I'd managed to implement galvanic isolation on my USB connection to eliminate audio hum, but it turns out that touching a capacitive pad on a device that has no outside ground connection means that static has nowhere to go but to reboot the microcontroller. I'd been chasing my tail on this for a while, but o3 suggested that instead of isolating my whole device, I could just isolate my MIDI OUT circuit. This is one of those facepalm moments that only seems obvious in hindsight. I told my partner that abandoning weeks of effort was first very hard, and then very easy.
Finally, last night I had Cursor generate both sides of an SPI connection between two ESP32-S3s, something I had never done before.

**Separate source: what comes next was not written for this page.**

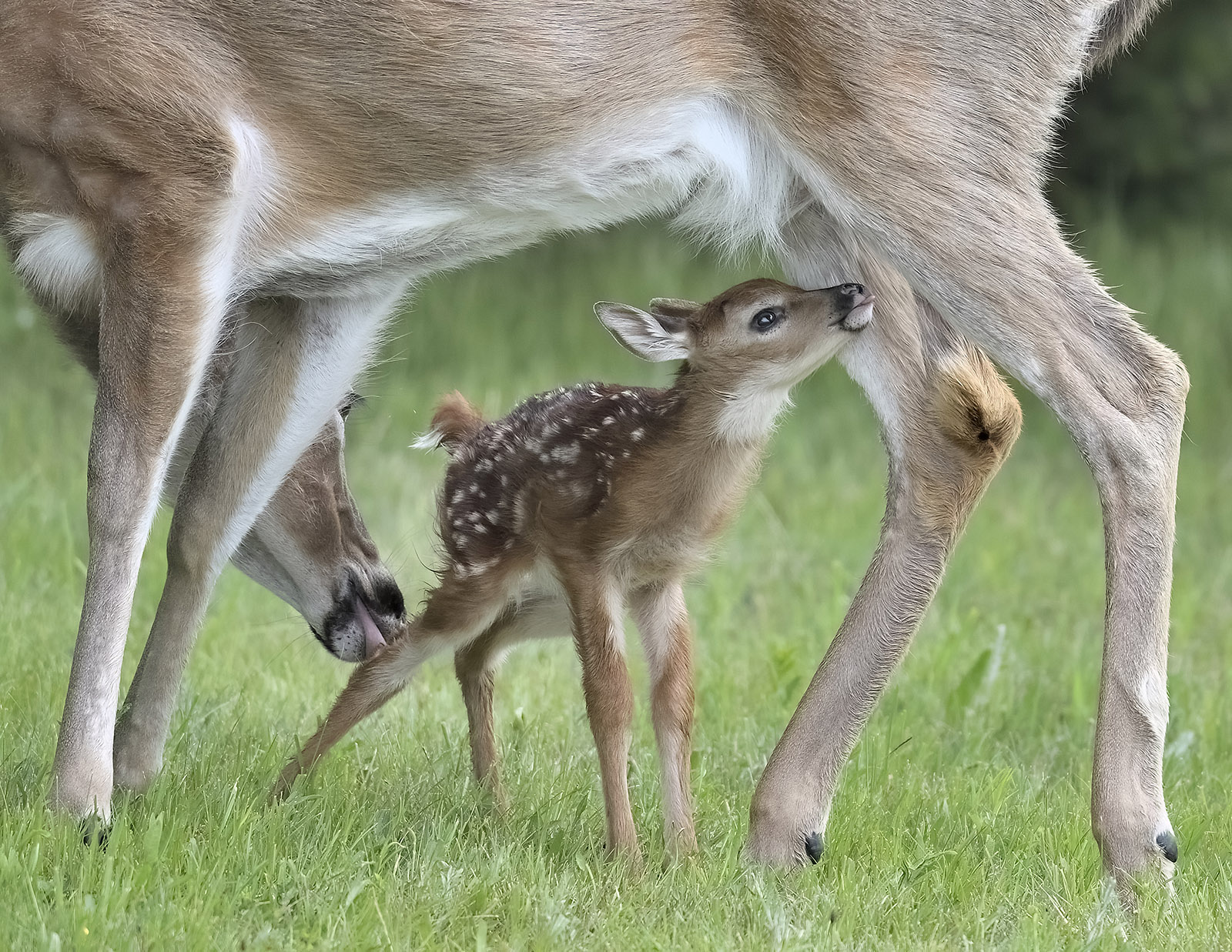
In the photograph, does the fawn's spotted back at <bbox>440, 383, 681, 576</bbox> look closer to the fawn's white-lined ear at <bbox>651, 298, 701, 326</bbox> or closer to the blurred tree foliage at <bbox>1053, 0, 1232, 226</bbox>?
the fawn's white-lined ear at <bbox>651, 298, 701, 326</bbox>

I obviously could have figured it out in 2020, but it would have taken me 1-2 weeks and it wouldn't be nearly as clean or cover as many edge cases.
My hottest take is that LLMs are already (far?) more valuable for engineering tasks than coding. That's kind of unfair because by definition, these tasks involve coding. The speed at which I've been able to iterate has been kind of nuts.
Also: any claims that people who tackle complex domains from a cold start somehow aren't learning fundamentals from a mentor with infinite patience and awareness of every part and circuit design pattern are simply wrong.
We need that to stop if you're going to keep commenting here. HN is a place for thoughtful discussion, and it's only a place where people want to participate because others make an effort to keep the standards up. Commenting in this style is not what HN is for and it destroys what it is for. Please take a moment to read the guidelines and make an effort to observe them in future.